Consigne
Extrayez du texte ci-dessous le bulletin sur la mort de Beret à Toulouse et recopiez-le en entier, sans rien changer.
--- Texte source ---
Bulletin Brutus N° 47
A Toulouse, premier drame : la MORT de BERET

Ainsi, nous naviguions dans notre monde sous-marin des activités clandestines faisant surface aussi souvent qu'il fallait au niveau irréel de la vie quotidienne (datée) des premiers mois de 1943. L'existence en surface, avec ses tickets de rationnement et son respect apparent et d'autorités et d'institutions vichystes fantoches, présentait mille caractères bien plus absurdes, car à la vérité on ne pouvait s'y raccrocher à aucun point de repère solide : camaraderie, honnêteté dans les échanges commerciaux, certitude du lendemain, tout sombrait de plus en plus dans le faux-semblant et les conventions factices, depuis le voisin qui pouvait vous dénoncer pour tenter d'échapper au Service du Travail Obligatoire en Allemagne, du commerçant dont l'éventaire présentait un vide apparent tandis que son arrière boutique regorgeait de produits rationnés, qu'il vendait au plus haut cours du marché noir, jusqu'à tous ceux qui avaient cru à la défaite définitive, au règne éternel de Pétain et qui commençaient maintenant à la lecture des journaux et à l'écoute de la radio de Londres à ouvrir des yeux épouvantés sur la victoire possible des Alliés, le futur triomphe des résistants amenant de Gaulle et les comptes qu'ils auraient à rendre dans cette fatale perspective d'inexplicables menées et de troubles personnages parfois, le véritable sens des, notions humaines les plus élémentaires mais aussi les plus nécessaires l'amitié, la fidélité aux engagements, la noblesse de pensée et l'espérance.
--- Enregistrements affichés ---
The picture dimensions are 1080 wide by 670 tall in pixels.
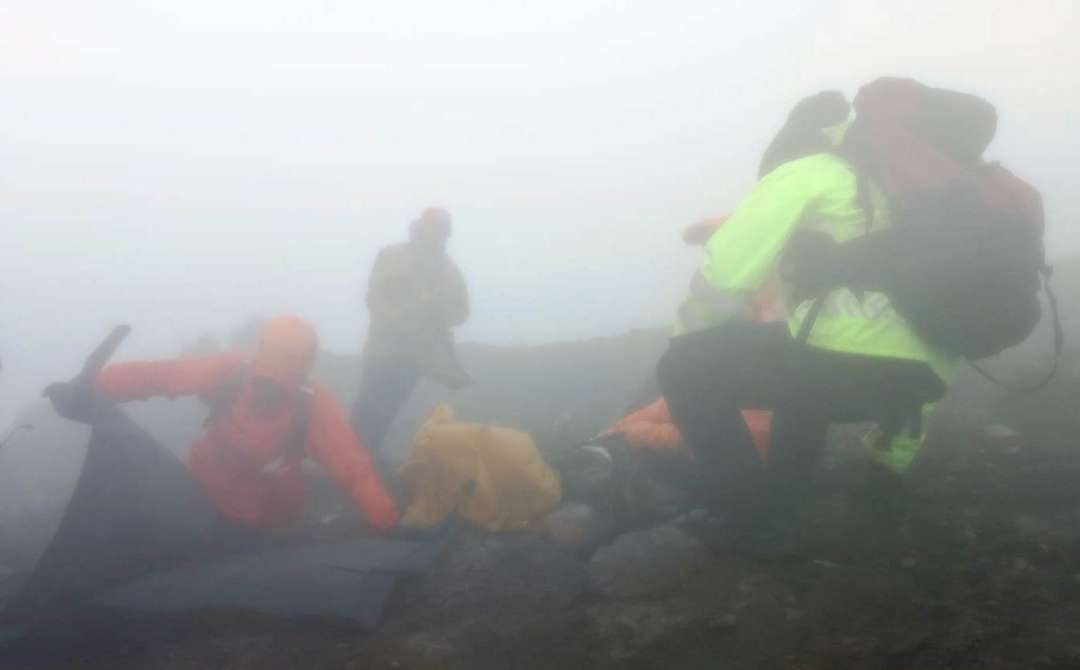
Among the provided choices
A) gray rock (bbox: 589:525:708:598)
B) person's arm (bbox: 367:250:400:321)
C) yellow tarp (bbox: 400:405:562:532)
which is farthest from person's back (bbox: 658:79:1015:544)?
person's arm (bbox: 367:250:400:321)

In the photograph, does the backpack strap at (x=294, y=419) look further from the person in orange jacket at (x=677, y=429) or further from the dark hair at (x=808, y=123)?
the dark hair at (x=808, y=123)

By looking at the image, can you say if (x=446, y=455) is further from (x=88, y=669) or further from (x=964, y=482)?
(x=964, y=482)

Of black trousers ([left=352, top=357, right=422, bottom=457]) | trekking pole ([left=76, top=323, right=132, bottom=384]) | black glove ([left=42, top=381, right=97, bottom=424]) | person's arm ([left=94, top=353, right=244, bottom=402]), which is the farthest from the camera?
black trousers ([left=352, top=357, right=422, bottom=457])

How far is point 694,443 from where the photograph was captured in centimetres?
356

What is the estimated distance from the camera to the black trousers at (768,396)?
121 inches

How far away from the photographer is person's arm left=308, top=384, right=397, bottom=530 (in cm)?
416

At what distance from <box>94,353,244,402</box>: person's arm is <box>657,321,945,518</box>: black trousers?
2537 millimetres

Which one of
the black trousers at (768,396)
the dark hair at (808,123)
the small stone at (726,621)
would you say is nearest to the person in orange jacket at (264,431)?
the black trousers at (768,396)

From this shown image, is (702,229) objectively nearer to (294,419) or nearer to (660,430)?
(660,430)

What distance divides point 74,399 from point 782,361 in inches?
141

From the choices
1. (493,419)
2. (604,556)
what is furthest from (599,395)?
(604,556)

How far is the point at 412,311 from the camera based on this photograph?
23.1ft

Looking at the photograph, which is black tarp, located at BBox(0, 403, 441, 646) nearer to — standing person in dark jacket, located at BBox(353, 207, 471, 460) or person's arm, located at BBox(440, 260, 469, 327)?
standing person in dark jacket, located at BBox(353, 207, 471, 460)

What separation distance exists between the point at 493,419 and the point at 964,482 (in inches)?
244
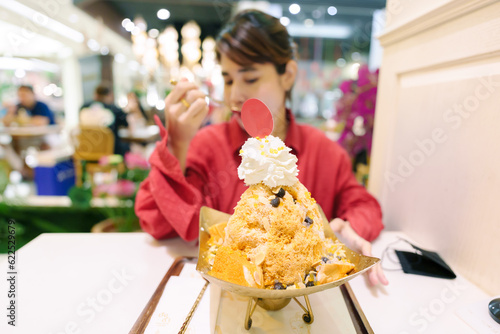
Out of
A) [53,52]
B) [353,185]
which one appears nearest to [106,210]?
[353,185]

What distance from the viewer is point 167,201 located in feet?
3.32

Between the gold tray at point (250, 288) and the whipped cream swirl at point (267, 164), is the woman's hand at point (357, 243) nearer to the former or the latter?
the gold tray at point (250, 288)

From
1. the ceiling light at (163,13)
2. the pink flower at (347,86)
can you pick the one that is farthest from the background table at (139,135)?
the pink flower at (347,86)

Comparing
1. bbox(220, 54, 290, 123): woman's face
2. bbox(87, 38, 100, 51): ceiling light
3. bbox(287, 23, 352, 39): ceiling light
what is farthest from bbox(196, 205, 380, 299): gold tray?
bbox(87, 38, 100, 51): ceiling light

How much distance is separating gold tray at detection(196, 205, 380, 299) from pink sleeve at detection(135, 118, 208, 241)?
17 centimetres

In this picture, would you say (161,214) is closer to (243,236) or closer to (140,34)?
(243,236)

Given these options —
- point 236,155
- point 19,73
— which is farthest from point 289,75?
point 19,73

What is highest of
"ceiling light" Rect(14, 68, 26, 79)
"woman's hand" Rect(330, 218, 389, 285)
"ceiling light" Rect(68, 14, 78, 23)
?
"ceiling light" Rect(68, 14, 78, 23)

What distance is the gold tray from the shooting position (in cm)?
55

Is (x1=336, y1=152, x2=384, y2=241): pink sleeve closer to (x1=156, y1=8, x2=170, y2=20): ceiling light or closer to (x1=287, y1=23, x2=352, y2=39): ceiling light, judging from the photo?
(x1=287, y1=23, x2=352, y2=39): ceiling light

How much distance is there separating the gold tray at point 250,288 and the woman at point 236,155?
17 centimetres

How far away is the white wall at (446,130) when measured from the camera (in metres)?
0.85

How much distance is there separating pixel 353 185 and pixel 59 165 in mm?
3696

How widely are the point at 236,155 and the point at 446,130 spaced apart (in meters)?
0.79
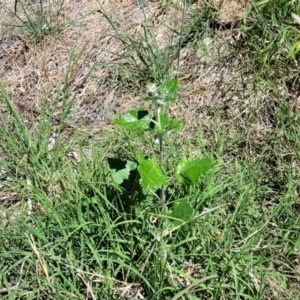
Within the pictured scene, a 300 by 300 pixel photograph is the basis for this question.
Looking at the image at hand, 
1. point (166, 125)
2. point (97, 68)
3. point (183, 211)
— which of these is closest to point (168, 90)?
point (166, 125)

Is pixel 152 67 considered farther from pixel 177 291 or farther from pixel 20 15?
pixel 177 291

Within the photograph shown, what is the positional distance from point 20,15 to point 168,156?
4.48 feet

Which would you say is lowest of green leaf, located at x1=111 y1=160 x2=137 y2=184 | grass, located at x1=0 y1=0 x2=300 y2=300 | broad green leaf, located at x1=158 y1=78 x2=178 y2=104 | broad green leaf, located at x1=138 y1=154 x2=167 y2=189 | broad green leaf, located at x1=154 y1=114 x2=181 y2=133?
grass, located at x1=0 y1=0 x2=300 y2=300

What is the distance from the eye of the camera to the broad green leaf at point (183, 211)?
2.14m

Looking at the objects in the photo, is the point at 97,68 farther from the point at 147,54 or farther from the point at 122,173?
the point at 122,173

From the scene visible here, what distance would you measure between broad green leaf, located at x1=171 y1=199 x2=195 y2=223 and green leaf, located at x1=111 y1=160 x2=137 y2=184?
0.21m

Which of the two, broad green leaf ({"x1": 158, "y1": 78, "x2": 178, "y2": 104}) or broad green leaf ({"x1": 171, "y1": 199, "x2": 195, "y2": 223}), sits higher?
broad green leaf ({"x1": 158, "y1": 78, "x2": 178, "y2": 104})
---
Réponse attendue
Bulletin Brutus N° 47
A Toulouse, premier drame : la MORT de BERET

Ainsi, nous naviguions dans notre monde sous-marin des activités clandestines faisant surface aussi souvent qu'il fallait au niveau irréel de la vie quotidienne (datée) des premiers mois de 1943. L'existence en surface, avec ses tickets de rationnement et son respect apparent et d'autorités et d'institutions vichystes fantoches, présentait mille caractères bien plus absurdes, car à la vérité on ne pouvait s'y raccrocher à aucun point de repère solide : camaraderie, honnêteté dans les échanges commerciaux, certitude du lendemain, tout sombrait de plus en plus dans le faux-semblant et les conventions factices, depuis le voisin qui pouvait vous dénoncer pour tenter d'échapper au Service du Travail Obligatoire en Allemagne, du commerçant dont l'éventaire présentait un vide apparent tandis que son arrière boutique regorgeait de produits rationnés, qu'il vendait au plus haut cours du marché noir, jusqu'à tous ceux qui avaient cru à la défaite définitive, au règne éternel de Pétain et qui commençaient maintenant à la lecture des journaux et à l'écoute de la radio de Londres à ouvrir des yeux épouvantés sur la victoire possible des Alliés, le futur triomphe des résistants amenant de Gaulle et les comptes qu'ils auraient à rendre dans cette fatale perspective d'inexplicables menées et de troubles personnages parfois, le véritable sens des, notions humaines les plus élémentaires mais aussi les plus nécessaires l'amitié, la fidélité aux engagements, la noblesse de pensée et l'espérance.